Most under-rated book
Is there such a thing? I think it’s about canonical versus non-canonical. That’s why I researched and wrote about war’s other voices, the women whose testimonies were either ignored or overshadowed. Also I found this interesting website http://neglectedbooks.com…what a great idea. If you cannot get mainstream attention… get notoriety by being on the neglected book website—a form of inverse snobbery. Then you could have the abandoned books website, the never finished book website—that’s why I love literature—it’s like a Russian doll, there’s always more inside. On a more serious note, I think it’s important to value our writers. When I was in Prague, I practically got a crash course on Franz Kafka, between the Kafka museum, tour and bookshop. Now that’s an idea for the city of culture—I’m buzzing with ideas already.
Most over-rated book
I am an independent critic but a bit non-committal on this one. I always find something to value in every book I pick up. After all, someone probably spent years writing it. I will say however that I think it’s imprudent to write your autobiography when you’re in your twenties or thirties. I think you should live your life first and then reflect on and distil the main events. However one of my students loves Jordan’s Being Jordan. I have just checked the Amazon website and there are 95 reviews for this book alone…some atrocious spelling in the reviews and the grammar…but hey, it gets people reading who would not otherwise be motivated…I am a great believer in starting where people are at…in the context of adult education. And to strengthen my point I have just googled Amazon’s listing for Milton’s Paradise Lost, and there are just two reviews. Maybe it’s the old debate, classical culture versus popular. Who is the arbiter? Middle aged, middle class professors? There is room both…no one has a monopoly.

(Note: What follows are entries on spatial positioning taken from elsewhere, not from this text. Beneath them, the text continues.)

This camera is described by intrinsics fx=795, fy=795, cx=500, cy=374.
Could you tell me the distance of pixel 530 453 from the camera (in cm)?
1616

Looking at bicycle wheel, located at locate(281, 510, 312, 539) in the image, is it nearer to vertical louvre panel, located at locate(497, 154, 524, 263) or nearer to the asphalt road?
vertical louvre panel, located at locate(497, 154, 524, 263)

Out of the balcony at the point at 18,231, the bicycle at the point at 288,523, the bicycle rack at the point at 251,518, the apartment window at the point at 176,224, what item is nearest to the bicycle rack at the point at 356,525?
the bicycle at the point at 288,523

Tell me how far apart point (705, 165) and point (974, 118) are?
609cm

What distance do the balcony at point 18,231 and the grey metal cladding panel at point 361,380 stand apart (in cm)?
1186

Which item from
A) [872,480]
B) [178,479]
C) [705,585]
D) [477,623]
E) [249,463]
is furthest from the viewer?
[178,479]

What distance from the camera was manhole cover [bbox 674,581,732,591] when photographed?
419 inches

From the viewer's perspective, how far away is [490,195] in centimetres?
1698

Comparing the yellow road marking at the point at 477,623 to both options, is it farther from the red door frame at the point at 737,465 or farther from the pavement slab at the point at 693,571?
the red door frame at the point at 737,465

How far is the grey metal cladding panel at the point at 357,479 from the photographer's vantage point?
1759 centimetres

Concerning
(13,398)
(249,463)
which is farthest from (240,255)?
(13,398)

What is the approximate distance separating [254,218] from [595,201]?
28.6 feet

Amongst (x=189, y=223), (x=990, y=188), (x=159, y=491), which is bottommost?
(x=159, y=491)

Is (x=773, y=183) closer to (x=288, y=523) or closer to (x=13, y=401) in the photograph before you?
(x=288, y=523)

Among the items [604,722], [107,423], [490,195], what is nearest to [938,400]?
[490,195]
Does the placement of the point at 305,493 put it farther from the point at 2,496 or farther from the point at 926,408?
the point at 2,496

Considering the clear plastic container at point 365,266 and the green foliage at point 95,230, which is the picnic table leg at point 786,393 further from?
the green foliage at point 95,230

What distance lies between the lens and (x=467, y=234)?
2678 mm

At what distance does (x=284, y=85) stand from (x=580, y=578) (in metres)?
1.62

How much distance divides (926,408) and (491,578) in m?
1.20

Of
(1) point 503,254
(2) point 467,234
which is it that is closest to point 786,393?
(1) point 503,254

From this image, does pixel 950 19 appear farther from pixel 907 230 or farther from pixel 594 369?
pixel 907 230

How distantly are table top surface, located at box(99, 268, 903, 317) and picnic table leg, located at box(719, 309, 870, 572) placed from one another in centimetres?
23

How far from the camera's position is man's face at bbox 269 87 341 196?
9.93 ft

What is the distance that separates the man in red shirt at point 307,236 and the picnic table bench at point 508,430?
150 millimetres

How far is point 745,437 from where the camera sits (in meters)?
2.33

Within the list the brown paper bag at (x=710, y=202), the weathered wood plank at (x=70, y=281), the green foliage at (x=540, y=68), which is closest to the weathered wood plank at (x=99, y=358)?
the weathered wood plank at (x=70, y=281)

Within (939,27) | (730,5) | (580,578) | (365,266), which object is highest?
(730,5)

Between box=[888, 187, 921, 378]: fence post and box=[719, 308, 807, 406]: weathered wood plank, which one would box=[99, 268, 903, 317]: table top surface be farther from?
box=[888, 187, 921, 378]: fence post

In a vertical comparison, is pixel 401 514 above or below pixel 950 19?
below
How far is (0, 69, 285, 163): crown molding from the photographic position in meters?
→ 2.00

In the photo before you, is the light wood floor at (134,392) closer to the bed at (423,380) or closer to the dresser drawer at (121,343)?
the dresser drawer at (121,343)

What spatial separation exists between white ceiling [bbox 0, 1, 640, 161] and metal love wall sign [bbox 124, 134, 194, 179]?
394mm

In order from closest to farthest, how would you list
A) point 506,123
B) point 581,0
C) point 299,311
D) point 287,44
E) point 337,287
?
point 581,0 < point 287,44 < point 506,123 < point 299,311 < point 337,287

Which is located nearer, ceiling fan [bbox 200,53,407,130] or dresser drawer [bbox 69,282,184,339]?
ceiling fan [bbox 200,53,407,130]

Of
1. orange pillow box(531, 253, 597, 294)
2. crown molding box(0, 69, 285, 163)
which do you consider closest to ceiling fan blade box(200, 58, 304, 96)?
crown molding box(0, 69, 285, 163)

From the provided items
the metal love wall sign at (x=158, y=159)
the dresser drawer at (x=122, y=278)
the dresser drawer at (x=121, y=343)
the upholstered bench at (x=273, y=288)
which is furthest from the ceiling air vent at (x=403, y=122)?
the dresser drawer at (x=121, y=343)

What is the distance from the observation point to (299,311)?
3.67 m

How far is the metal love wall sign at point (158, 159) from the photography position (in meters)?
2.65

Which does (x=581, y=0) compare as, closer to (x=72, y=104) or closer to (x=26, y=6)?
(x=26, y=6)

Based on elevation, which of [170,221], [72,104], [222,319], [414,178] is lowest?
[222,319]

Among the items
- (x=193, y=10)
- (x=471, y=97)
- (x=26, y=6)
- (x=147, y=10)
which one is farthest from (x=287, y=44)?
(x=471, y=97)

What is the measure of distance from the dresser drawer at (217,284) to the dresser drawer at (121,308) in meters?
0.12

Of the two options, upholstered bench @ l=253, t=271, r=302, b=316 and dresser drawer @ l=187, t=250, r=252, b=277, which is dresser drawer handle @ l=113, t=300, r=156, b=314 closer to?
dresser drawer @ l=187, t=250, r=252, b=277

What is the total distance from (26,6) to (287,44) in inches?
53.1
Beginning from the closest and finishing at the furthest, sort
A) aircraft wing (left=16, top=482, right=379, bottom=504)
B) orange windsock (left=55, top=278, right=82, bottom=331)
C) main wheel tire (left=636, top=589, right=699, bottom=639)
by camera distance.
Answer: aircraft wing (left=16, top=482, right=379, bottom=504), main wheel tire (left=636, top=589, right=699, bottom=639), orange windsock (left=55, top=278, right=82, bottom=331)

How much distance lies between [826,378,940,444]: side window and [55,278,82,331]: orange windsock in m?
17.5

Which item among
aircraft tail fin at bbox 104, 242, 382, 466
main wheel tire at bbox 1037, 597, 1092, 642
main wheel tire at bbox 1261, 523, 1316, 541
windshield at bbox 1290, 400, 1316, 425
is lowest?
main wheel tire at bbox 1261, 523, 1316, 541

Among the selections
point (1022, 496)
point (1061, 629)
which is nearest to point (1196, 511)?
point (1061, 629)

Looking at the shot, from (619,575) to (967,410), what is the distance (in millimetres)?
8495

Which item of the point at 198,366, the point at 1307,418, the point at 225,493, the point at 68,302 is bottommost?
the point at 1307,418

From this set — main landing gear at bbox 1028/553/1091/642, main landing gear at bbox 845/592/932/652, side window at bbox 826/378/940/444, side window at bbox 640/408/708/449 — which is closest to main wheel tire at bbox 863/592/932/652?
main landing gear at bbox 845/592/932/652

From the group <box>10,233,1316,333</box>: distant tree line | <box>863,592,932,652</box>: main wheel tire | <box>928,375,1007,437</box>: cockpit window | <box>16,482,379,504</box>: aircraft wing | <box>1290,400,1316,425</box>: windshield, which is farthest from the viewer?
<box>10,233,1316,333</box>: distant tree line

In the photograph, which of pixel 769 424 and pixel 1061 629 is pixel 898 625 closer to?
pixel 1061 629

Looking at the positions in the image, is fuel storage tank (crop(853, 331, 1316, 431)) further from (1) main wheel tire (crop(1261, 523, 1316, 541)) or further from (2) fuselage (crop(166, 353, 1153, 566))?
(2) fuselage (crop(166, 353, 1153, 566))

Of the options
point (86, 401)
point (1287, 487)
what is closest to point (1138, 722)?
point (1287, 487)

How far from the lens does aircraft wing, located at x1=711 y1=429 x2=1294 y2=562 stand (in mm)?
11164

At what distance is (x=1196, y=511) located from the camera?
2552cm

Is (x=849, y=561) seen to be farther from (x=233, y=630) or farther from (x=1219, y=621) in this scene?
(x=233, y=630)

Irish writer I always look out for
I read Paul Muldoon’s poetry. I also like Samuel Beckett and Oscar Wilde, Christina Reid, Anne Devlin, and Marie Jones. I have been so busy doing my doctoral research that I have missed out on a lot of contemporary writing. I intend to address this imbalance.
One book I'd love to have written
Emily Bronte’s Wuthering Heights. Heathcliff is contemptible and deranged, but he evokes sympathy nonetheless.
The book I go back to time and again
Virginia Woolf: A Room of One’s Own. As Woolf says, “A woman must have money and a room of her own if she is to write fiction."